One of the best ways for a person who wants his unpopular ideas discussed is to run for public office. That is what the Berlin journalist Henryk Broder is doing. He is widely known for his sharp comments and polarizing opinions and is now running for the presidency of the Central Council of Jews in Germany. It represents one hundred twenty thousands members of communities of all denominations and its main mission is to promote dialogue between Jews and non-Jews.
The election will take place next May. Broder’s chances to defeat the incumbents are practically nil but he has some influential support. One of the current vice-presidents, however, has called his intentions “a funny fantasy” and said that as president Broder would be a “fulminant miscast” since “provocation is his passion and his profession.”
Broder explained his position in the Berlin newspaper Der Tagesspiegel on October 22. He wrote that the Council should stop “acting as Germany’s good conscience and as an early warning system against political extremism” and, instead of “pettifogging megalomania” that expects more of itself than it is capable to achieve, establish a voice of its own. There was no point in trying to lecture seventy nine million Germans on how to deal with the past.
As president he would urge – and this is his most contentious suggestion – that the law that makes Holocaust denial a crime be abolished. That law had been passed with good intentions but enabled idiots to pose as martyrs. The historic fact of the Holocaust was not in doubt and German Jews should shift their focus to other genocides, like Darfur. Instead of thinking about creating new Holocaust memorials they should work towards an active policy on human rights, regardless of political or economic interests.

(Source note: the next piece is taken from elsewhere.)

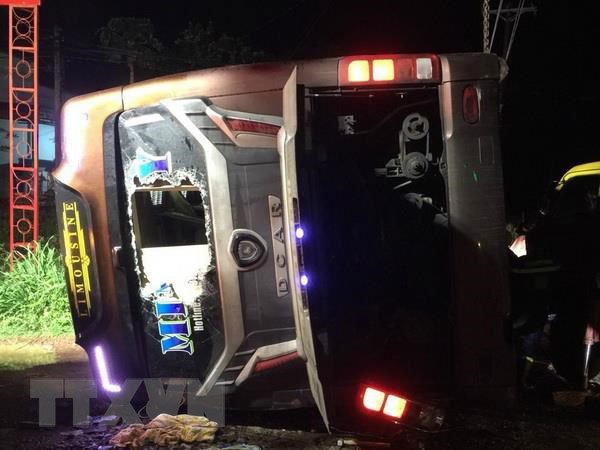 Dong Nai: Coach flips on side, killing two and injuring 17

Broder’s last book had the title Hurray – We’re Capitulating! It was a powerful indictment of what seemed to him appeasement of Islamic demands. In his article in the Tagesspiegel, he wrote he would strive for good relations with Muslims in Germany, at least those who favoured a secular society, but not with “religious zealots and Turkish nationalists.” The present Council, he wrote, thought that the gravest danger to the Jews came from right-wing movements but he considered a “second Holocaust” more plausible “at the hands of Islamic powers.”
Broder’s views reflect the demographic shift from survivors and their children to immigrants from the former Soviet Union.
Publishing his provocations in a major newspaper ensures that they will be widely discussed inside and outside the Jewish community.
The next president of the Council, whoever it is, will not be able to ignore them.